» **What you need to do**:
[1] In the passage about a headless ds106, why does the writer say the claim that ds106 centers on students taking it for credit was true in the writer's own experience? Answer in one to three sentences.
[2] Carry on with the passage about a headless ds106, picking up right after its final sentence.

» **Source extract**:
>> Begin
I love Alan Levine’s idea about running a headless version of ds106 this Fall 2013.  I would relish the possibility of taking the course alongside a community of folks this time around rather than trying to teach it as well. And while I have contended that ds106 is centered around the actual students at various campuses who take it for credit, this was true for me because everytime I “took” ds106 I was also teaching it. I suspect a headless course of ds106 will have a very different sense of community, rhythm, pressure, and coherence, I also suspect the idea of breaking outside of some of those strictures tied to the course structure to see what a headless course is like in this regard might be a lot of fun.
>> End
(Data items)
>> Begin
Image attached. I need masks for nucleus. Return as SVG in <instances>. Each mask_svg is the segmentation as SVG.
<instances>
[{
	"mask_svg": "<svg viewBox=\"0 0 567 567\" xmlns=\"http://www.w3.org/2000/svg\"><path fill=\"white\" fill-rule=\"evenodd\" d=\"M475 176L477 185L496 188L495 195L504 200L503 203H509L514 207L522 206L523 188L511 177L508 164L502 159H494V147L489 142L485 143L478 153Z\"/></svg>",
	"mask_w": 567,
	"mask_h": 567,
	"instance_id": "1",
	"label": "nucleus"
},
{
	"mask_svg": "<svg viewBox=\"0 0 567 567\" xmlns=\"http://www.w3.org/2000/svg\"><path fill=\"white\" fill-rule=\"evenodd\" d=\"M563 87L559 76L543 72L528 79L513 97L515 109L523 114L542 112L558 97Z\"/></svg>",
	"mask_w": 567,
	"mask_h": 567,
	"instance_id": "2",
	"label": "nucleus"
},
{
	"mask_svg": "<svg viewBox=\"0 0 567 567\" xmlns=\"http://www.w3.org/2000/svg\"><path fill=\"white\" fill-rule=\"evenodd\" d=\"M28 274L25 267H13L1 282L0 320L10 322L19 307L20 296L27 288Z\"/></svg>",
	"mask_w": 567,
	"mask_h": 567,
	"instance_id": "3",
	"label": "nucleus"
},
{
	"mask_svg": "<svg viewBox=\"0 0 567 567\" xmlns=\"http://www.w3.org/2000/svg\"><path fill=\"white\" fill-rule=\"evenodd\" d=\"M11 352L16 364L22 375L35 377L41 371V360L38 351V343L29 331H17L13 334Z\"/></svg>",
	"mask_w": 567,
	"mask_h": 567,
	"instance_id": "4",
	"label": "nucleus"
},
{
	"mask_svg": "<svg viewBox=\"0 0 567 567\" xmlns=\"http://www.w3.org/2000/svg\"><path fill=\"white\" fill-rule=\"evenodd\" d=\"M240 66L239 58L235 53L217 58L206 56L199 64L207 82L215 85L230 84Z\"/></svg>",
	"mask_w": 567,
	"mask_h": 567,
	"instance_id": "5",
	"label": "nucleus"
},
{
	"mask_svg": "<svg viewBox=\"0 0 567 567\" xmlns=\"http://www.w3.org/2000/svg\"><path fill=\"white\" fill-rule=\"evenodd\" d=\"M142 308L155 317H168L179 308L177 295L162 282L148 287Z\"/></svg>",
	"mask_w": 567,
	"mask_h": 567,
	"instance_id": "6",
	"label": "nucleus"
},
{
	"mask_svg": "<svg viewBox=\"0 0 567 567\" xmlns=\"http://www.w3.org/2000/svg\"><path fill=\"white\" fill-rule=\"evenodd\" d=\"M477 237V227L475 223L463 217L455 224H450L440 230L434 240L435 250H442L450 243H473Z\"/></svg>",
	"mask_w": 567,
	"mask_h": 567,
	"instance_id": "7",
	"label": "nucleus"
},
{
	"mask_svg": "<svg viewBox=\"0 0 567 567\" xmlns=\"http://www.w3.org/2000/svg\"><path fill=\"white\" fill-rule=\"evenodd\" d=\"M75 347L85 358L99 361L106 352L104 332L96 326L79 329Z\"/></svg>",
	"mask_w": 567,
>> End
» **Answers to the exercises**:
[1] The writer says it held true because every time the writer "took" ds106, the writer was also teaching it. Being the teacher tied the writer's experience of the course to the students enrolled for credit on various campuses.

[2]
Let’s face it, ds106 has never been massive in terms of participants, and there is a reason for that. You can’t have a sense of community within a massive, automated machine. You need to have a sense of affection for those you are creating alongside, and that’s a fact that is overlooked (or suppressed) when we jump from the idea of massive participants to massive data collection to number-drive generalizations about experience. Along those lines learning is processed and denatured into an abstraction that can be more readily salable. It’s all bullshit, the important thing is the learning within a community of people that provide you with a series of contexts for the experience (no matter how disparate), nothing else matters one lick to those who are not trying to commodify the whole enterprise.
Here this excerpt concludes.